Beritainvestigasinews.id. Sulut,- Upaya pencegahan Tindak Pidana Perdagangan Orang (TPPO) terus digencarkan aparat di Sulawesi Utara. Pada Senin pagi (23/6/2025), tim gabungan dari Polda Sulut, Polsek Bandara Sam Ratulangi, dan BP3MI Sulut berhasil mengamankan tujuh warga yang diduga akan diberangkatkan ke Kamboja untuk bekerja secara ilegal.

‎Ketujuh warga terdiri dari tiga perempuan dan empat laki-laki dicegat petugas saat hendak bertolak ke Jakarta melalui Bandara Internasional Sam Ratulangi Manado. Mereka diduga akan melanjutkan perjalanan menuju Kamboja, yang selama ini dikenal sebagai salah satu tujuan pengiriman korban TPPO untuk bekerja di perusahaan judi online ilegal.

‎Dari keterangan pihak kepolisian, tiga warga hendak menumpang maskapai Batik Air dengan jadwal keberangkatan pukul 06.50 WITA, sementara empat lainnya terjadwal terbang menggunakan Citilink pukul 06.35 WITA.

‎Setelah diamankan, seluruh korban langsung dibawa ke Polsek Bandara untuk dimintai keterangan lebih lanjut. Mereka kini dalam perlindungan dan pengawasan aparat gabungan.

‎Kasubdit Remaja, Anak, dan Wanita (Reknata) Ditreskrimum Polda Sulut, AKBP Paulus Palamba, menyatakan bahwa para korban direkrut secara daring oleh jaringan TPPO yang kian masif beroperasi.

‎"Kita terus berupaya mencegah anak-anak dari Sulut menjadi korban. Bekerja di perusahaan judi online sangat berisiko dan penuh ancaman," ujar Palamba didampingi Kepala BP3MI Sulut, Syachrul Afriyadi.

‎Sejak April hingga Juni 2025, Gugus Tugas Pencegahan TPPO Sulut telah menggagalkan lebih dari 30 warga Sulawesi Utara yang hendak diberangkatkan ke Kamboja.

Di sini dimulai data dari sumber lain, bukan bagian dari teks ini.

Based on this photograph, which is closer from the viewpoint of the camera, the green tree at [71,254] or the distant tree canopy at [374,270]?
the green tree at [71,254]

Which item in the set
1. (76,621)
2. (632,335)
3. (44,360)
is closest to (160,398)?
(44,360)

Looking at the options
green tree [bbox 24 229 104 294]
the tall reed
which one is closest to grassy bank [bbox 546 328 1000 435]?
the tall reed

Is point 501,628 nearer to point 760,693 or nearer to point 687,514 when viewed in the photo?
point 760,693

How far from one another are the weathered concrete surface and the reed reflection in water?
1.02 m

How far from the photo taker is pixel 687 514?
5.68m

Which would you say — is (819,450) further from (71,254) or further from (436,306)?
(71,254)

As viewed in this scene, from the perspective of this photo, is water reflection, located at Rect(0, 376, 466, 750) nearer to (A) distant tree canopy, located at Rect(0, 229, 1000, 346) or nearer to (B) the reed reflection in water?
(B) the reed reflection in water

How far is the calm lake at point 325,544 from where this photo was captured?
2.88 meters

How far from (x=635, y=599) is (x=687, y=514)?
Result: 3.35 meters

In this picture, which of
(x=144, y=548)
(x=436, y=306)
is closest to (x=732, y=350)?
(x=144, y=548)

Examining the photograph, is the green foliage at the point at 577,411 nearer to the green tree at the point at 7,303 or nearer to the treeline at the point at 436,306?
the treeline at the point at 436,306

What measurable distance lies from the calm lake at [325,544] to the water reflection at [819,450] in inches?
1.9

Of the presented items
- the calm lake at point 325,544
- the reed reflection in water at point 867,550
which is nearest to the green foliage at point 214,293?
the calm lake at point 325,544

‎Berikut identitas (telah disamarkan) dari tujuh warga yang dicegah keberangkatannya:

‎AP (22), perempuan, warga Singkil, Manado

‎MT (23), laki-laki, warga Singkil, Manado

‎FS (26), laki-laki, warga Singkil, Manado

‎MH (19), perempuan, warga Lembean Timur, Minahasa

‎SD (19), perempuan, warga Lembean Timur, Minahasa

‎JR (30), laki-laki, warga Tondano, Minahasa

‎AW (23), laki-laki, warga Amurang Barat, Minsel

‎Pihak kepolisian dan BP3MI mengimbau masyarakat, khususnya generasi muda, untuk lebih waspada terhadap tawaran kerja di luar negeri yang tidak jelas asal-usulnya, terlebih melalui media sosial. Upaya penyelidikan terhadap jaringan perekrut juga kini sedang berlangsung.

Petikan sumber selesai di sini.